## Source passage
----
The rain begins to fall again. I follow the damp road down through a few shallow drainages crossing from north to south, all dropping into Coxey Creek to my south. The right turn to Horse Spring Campground passes quietly as I begin a warming climb up and around the southwest flank of Rattlesnake Mountain; I don't see any rattlesnakes today. Enough water is falling now that rivulets of water are now running along the road here and there.

Looking back, the high mountains that I began my trip in have all but disappeared in the east; the ridges that form the northern boundary of Lake Arrowhead rise to the southwest seven or eight miles away. To my north and west lay the lower hills and expanses of the Mojave Desert, although the clouds are low and thick enough that I can see but a few miles in that direction. I crest the southwest shoulder of Rattlesnake Mountain: the road now drops quickly along a northwest-trending ridge to the north, the grade increasing as does my speed.

The temperature is a few degrees warmer here at the lower elevation, but my windspeed is high again and the chill factor likewise. My fingers begin to numb; I hang on more tightly and my knees clamp onto the bike frame to hang on. This is beginning to be a pretty outrageous downhill; I fly down around nasty tight turns with high sandy berms. The rain pelts me and stings my face. The speedo is now working fulltime and apparently indicating the proper speed, but the combination of high speed, fresh rain and gravel and muck kicking up from the front wheel dissuade me from looking that way. I pass a few neat looking trails that wander off to the west; I catalog these for later exploration and try and keep my mouth shut to keep the gravel out.

Up ahead the road makes a quick cut right and I see below and several hundred yards away the road (at least I think it's the same road) as it snakes down the north face of Rattlesnake on the course to Arrastre Canyon. I don't quite know how I'll get to that part of the road from this part; I decide to hang on and enjoy the ride. Eyes ahead of me as many seconds as possible, I watch for uphill traffic as I banzai down the trail; the road makes a sharp cut west and then south, slashes through a narrow gully, then peels west along the south side of the gully. I fire the retros dropping into this turn as I see large boulders and nasty rocks pointing toward me, then as I bottom out the brakes come off and I gain speed on a short straightaway that curves to the left and drops through another gully. The other side of the gully I crank up a few hundred feet toward the top of the saddle; I dismount two-thirds of the way up the hill because the rear U-brake is jammed against the rim.
----
## Task to carry out
Summarize the ride account in two sentences. Answer from the text above alone.

## Data block
----
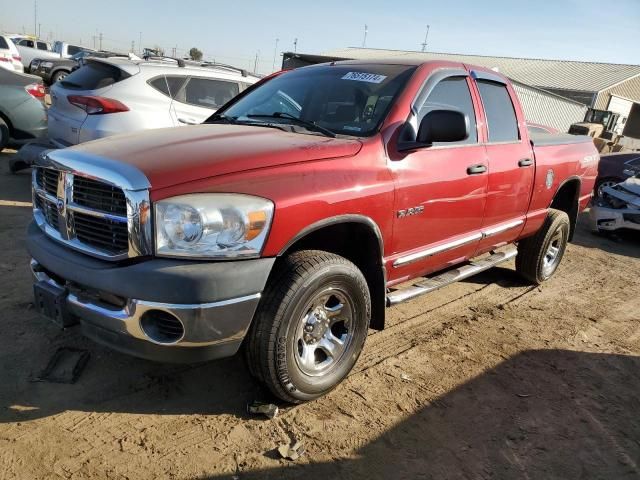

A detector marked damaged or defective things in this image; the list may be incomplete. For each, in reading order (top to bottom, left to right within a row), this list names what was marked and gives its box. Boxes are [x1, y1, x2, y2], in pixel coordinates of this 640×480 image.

damaged vehicle [592, 175, 640, 233]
----
## Answer to this problem
In renewed rain, the narrator follows a damp road past the turn to Horse Spring Campground and climbs around the southwest flank of Rattlesnake Mountain, where low clouds hide most of the Mojave Desert to the north and west. After cresting the shoulder, the narrator races down a steep road with tight turns, rocks and numbing wind chill, then dismounts partway up a climb toward a saddle because the rear U-brake is jammed against the rim.